Amazon’s
“human error” suggests there is a hack waiting to happen.
Reuters reports:
A user of Amazon’s Alexa voice assistant in Germany got access to more than a thousand recordings from another user because of “a human error” by the company.
The customer had asked to listen back to recordings of his own activities made by Alexa but he was also able to access 1,700 audio files from a stranger when Amazon sent him a link, German trade publication c’t reported.
Read more on Reuters.
The
cost of failure? A suit for the Cambridge Analytica nonsense finally
arrives.
Facebook
Has Biggest Plunge Since July as ‘Another Shoe’ Drops
Facebook Inc. tumbled on Wednesday, with shares
extending their decline throughout the session after the social-media
company was sued
by the District of Columbia over a privacy breach.

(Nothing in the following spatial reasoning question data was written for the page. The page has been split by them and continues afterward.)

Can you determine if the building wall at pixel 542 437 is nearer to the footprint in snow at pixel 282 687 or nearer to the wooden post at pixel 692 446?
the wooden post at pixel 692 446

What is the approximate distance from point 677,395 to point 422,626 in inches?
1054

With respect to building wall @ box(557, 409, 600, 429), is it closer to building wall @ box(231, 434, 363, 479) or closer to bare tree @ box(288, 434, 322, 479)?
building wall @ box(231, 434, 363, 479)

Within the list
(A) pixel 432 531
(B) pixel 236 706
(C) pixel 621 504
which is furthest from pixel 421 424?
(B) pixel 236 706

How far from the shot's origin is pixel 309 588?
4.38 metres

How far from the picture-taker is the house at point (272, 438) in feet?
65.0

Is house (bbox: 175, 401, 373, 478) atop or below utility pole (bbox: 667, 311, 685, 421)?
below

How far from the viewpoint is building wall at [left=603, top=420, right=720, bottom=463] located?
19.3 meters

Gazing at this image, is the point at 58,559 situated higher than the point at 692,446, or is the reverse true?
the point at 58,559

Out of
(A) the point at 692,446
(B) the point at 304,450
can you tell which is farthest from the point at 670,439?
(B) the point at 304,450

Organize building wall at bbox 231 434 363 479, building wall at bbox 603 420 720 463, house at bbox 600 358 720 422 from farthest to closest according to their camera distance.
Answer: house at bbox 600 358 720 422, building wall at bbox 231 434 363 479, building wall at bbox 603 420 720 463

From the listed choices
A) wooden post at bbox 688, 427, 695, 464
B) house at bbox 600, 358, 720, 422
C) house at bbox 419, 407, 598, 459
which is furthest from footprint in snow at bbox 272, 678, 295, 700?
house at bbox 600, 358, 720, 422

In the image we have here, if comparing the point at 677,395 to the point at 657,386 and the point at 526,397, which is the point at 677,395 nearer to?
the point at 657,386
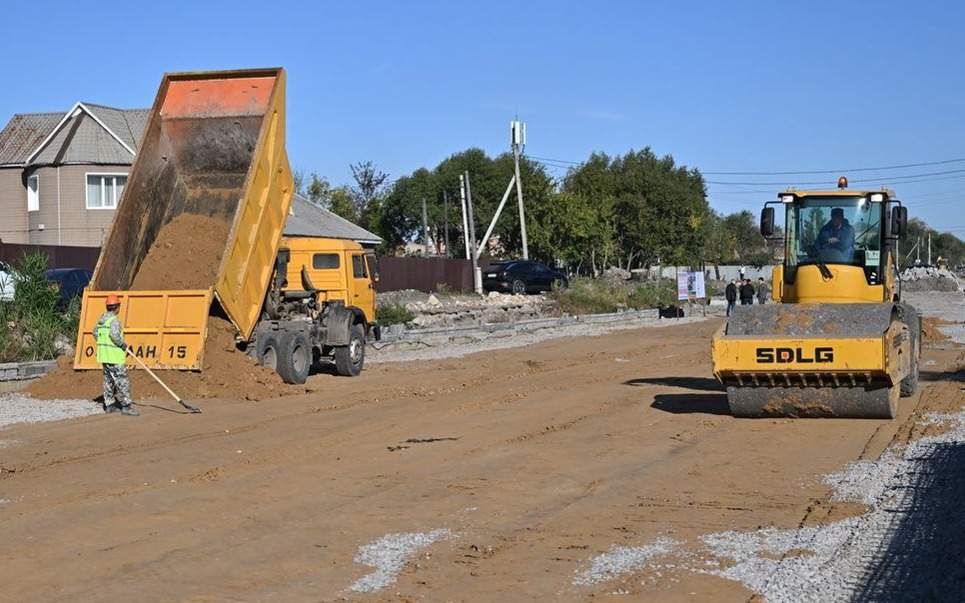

The news followed a report from the
New York Times that Facebook had allowed more than 150 companies
to access more personal data from users than it had disclosed, the
latest in a series of controversies that have weighed on shares in
2018.
The stock fell as much as 7.3 percent, putting it
on track for its biggest one-day percentage drop since its historic
collapse in late July. Wednesday’s decline extends a sell-off
that has erased nearly 40
percent in value. [GDPR
only wants 4%. It’s these self-inflicted wounds that truly hurt.
Bob]
Would CBO believe that I do not own a cell phone?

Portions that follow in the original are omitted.